It was not easy for the Israelites to wander in the wilderness.  The heat of the day was oppressive.  The cold of the night wind was freezing.  Water was scarce.  The bugs were terrible.  There were snakes underfoot.

At some point, most, if not all of us, wander in the wilderness.  We even have phrases that describe our journeys in the wilderness.  “Going from bad to worse.  Jumping from the frying pan into the fire.  Between a rock and a hard place.  ‘I was told to cheer up, things could get worse.’ so I cheered up – and sure enough, things got worse.”

Christians believe that trips through the wilderness can lead us to a deeper connection with God and to the promised land of trust in God’s presence.  We live with this faith because we believe Jesus is the living bread who sustains us when life challenges us in the wilderness.

Steve Wiens describes the Christian belief of life in the wilderness.

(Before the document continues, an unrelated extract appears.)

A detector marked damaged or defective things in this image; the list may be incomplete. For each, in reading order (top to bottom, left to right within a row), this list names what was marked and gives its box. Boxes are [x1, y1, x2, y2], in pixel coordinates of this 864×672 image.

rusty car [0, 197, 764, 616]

“In the wilderness, you’re given the opportunity to be sustained by the God who will go all the way with you, no matter how hungry you get. No matter how weak, how frail, or how lost. It’s the place where you learn you’re not all that impressive, and you don’t need to be. It’s the place where you learn the ordinary you is enough. The wilderness offers you a chance to be restored by God, if you will stay there long enough.
How to Know You’re in the Wilderness with God, The Arc, Steve Wiens, August 28, 2017

Bob Wright was a 22-year-old pilot in Vietnam.  When he was flying a mission, an enemy bullet pierced a fuel line and caused the jet to crash in flames in the Gulf of Tonkin.  Wright was rescued from enemy fire as a helicopter came to his rescue and a crewman dropped into the sea beside him.  Being placed in a harness he was hoisted into the air as his legs dangled.  He was paralyzed from the waist down as a result of the crash.  It was doubtful he would walk again because his sciatic nerve was crushed.

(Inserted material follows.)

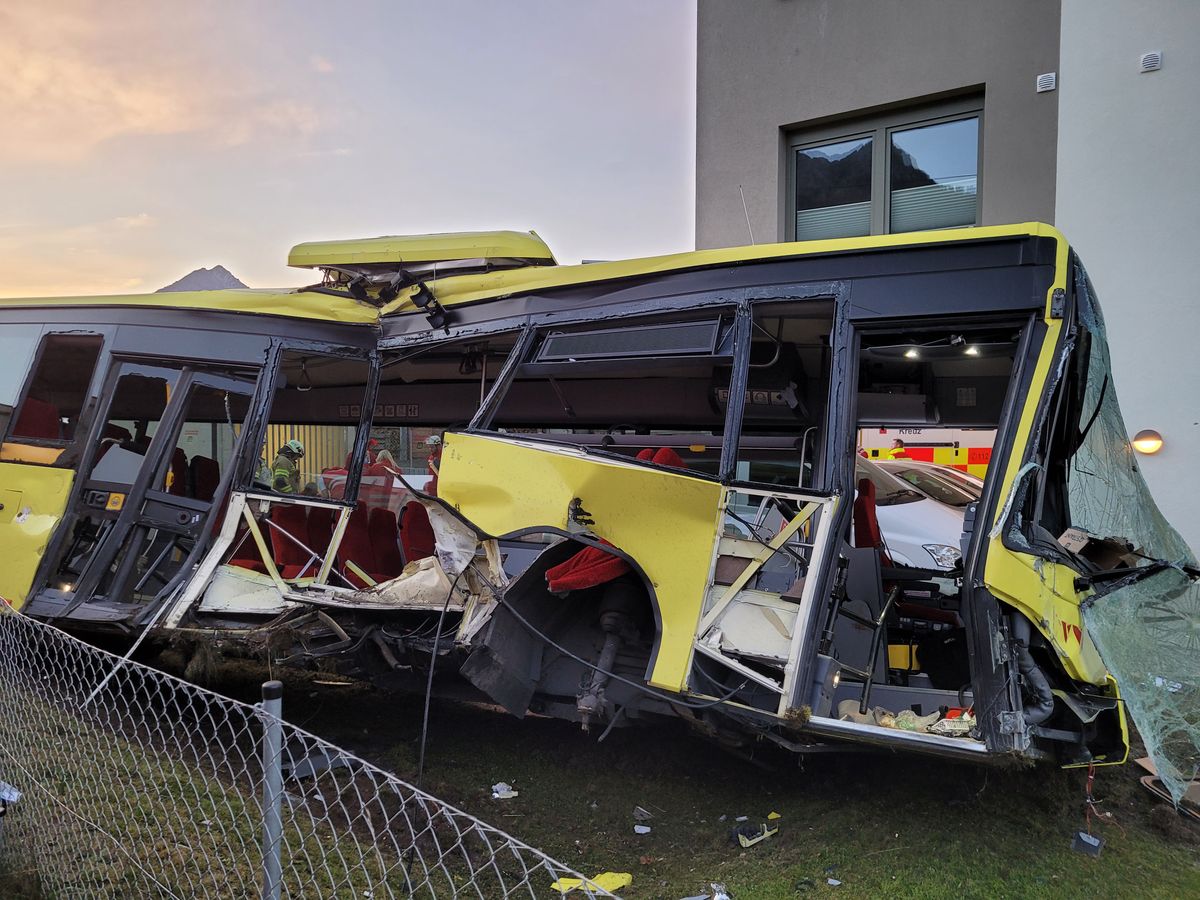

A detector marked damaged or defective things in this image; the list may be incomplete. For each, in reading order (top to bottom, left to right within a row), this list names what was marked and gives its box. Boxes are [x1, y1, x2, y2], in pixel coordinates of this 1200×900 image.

wrecked yellow bus [0, 229, 1195, 801]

Bob wrote of how he was placed in a hospital bed and of how the months dragged by until one gray day when the paramedics carried in a young soldier named John who had suffered significant injuries by throwing himself on a live grenade to protect his friends.  To Bob Wright, this was an astounding act of bravery, but he reported that even more surprising was John’s answer when a nurse asked John if he needed anything from his seabag.  John’s reply, was “just my Bible, please.”  The nurses fixed a special stand for John’s Bible so John could turn the pages with a tongue depressor.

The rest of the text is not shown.